En este contexto, el Hospital del Tórax de Shanghái ha desarrollado “PETAL Insights”, una serie limitada diseñada exclusivamente como una iniciativa de educación en salud pública. El programa se basa en el modelo PETAL, que integra cinco pilares fundamentales: Prevención, Cribado Temprano (Early Screening), Tratamiento, Rehabilitación y Seguimiento a largo plazo.
La Tríada de Virchow: El marco diagnóstico
La comprensión médica de la trombosis se fundamenta en una teoría propuesta en 1856 por el patólogo alemán Rudolf Virchow. El científico planteó que los coágulos sanguíneos son causados por tres factores específicos, concepto conocido como la “Tríada de Virchow”.

Casi 170 años después, este marco sigue siendo la base del diagnóstico médico en instituciones de prestigio global, desde Huashan hasta Harvard, demostrando que la mecánica subyacente de los coágulos no ha cambiado a pesar de los avances tecnológicos en su detección y tratamiento.

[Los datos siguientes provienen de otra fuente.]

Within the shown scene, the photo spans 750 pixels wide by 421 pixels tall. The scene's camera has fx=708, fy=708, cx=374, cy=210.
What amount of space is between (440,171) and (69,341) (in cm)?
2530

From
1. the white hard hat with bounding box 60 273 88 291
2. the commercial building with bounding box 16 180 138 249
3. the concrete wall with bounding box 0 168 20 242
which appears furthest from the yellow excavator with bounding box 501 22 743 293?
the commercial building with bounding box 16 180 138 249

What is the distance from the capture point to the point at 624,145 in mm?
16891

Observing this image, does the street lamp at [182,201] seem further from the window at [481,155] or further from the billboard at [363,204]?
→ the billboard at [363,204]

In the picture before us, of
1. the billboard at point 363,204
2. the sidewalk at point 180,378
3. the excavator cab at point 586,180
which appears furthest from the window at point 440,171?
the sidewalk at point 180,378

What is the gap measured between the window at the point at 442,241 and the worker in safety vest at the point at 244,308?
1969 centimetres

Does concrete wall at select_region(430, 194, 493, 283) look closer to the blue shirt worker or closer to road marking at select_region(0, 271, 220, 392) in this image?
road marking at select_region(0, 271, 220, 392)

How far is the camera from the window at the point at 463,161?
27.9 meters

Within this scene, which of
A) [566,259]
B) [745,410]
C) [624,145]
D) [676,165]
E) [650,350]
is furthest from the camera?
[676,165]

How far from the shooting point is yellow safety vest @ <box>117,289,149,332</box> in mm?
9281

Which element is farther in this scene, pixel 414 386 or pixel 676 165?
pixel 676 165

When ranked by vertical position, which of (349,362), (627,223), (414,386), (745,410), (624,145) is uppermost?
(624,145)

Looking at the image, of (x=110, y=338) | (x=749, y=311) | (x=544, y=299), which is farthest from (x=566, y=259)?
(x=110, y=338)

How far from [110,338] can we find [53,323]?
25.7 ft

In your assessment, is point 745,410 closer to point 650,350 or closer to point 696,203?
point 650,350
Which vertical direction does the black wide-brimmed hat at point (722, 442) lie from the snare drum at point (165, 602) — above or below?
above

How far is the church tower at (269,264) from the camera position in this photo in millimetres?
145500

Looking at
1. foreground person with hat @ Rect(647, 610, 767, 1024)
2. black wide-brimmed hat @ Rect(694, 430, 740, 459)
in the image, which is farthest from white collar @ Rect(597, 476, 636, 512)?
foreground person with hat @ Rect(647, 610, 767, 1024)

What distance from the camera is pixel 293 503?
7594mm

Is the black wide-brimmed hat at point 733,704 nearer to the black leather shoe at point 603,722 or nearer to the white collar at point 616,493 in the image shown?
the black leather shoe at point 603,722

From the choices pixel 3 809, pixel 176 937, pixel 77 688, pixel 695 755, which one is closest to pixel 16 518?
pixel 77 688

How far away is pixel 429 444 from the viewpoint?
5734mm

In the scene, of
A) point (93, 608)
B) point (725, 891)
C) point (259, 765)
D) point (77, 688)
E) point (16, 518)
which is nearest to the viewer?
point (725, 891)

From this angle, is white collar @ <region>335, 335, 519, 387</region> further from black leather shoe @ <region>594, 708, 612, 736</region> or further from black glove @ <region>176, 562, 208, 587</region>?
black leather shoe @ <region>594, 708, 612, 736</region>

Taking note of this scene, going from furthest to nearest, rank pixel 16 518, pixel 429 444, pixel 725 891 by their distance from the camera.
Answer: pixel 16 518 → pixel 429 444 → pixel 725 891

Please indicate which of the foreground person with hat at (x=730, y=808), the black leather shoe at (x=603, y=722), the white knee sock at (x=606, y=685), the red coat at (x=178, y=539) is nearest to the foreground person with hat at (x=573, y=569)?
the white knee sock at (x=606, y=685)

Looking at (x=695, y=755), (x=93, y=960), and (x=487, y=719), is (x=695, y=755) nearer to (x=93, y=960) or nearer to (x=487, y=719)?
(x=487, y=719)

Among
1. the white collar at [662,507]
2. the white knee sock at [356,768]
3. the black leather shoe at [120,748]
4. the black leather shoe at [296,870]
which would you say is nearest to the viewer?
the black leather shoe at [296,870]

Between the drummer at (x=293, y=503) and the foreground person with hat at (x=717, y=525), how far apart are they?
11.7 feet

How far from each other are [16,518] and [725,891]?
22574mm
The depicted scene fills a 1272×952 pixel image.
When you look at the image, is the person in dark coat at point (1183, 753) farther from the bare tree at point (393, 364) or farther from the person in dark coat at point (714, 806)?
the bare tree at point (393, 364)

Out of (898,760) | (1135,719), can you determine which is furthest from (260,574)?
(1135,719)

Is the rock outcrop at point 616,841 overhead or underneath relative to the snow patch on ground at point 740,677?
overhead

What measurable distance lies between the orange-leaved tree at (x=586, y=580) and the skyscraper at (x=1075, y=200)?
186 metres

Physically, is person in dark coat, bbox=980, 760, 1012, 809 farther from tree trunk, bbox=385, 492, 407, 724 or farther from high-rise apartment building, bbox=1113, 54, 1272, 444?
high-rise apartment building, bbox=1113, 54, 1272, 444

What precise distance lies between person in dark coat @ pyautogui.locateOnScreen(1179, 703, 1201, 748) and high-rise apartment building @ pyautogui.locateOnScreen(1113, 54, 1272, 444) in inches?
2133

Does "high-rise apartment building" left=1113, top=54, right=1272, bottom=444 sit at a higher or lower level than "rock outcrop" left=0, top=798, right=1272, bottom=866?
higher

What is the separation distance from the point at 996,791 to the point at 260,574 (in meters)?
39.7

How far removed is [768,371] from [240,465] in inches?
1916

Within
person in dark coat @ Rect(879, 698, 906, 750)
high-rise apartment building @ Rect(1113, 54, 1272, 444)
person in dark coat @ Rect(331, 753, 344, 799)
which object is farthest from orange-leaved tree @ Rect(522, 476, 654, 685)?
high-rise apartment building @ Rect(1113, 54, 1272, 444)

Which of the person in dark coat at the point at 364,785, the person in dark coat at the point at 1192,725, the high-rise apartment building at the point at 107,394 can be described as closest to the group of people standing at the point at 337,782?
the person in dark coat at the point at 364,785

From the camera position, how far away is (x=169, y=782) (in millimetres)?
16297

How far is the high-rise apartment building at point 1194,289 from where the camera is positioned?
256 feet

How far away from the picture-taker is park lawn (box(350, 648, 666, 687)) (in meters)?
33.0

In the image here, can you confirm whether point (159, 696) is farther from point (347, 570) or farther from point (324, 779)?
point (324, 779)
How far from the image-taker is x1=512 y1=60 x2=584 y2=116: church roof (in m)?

Los tres factores que desencadenan la coagulación
De acuerdo con el modelo de Virchow, existen tres condiciones principales que propician la formación de trombos:
- Lesión de la pared vascular: Se produce un daño en el endotelio, que es el revestimiento interno de los vasos sanguíneos. Entre los factores que pueden provocarlo se encuentran la hipertensión arterial, el tabaquismo, la diabetes, la presencia de placa aterosclerótica y diversas intervenciones quirúrgicas.
- Flujo sanguíneo lento: La estasis sanguínea permite que los factores de coagulación se acumulen en lugar de ser transportados por la circulación. Este estado puede ser provocado por vuelos de larga distancia (como la ruta PVG–LHR), el trabajo prolongado en escritorio, la fibrilación auricular y el reposo prolongado en cama tras una cirugía.
- Hipercoagulabilidad: Se presenta cuando la sangre está químicamente predispuesta a coagularse con mayor facilidad de lo normal. Esto puede deberse a trastornos genéticos de la coagulación, cáncer, embarazo, el uso de anticonceptivos hormonales o cuadros de deshidratación severa.
Cuando ninguno de estos tres factores está presente, el flujo sanguíneo se mantiene normal y los coágulos solo se forman en el sitio de una lesión como una respuesta protectora del organismo.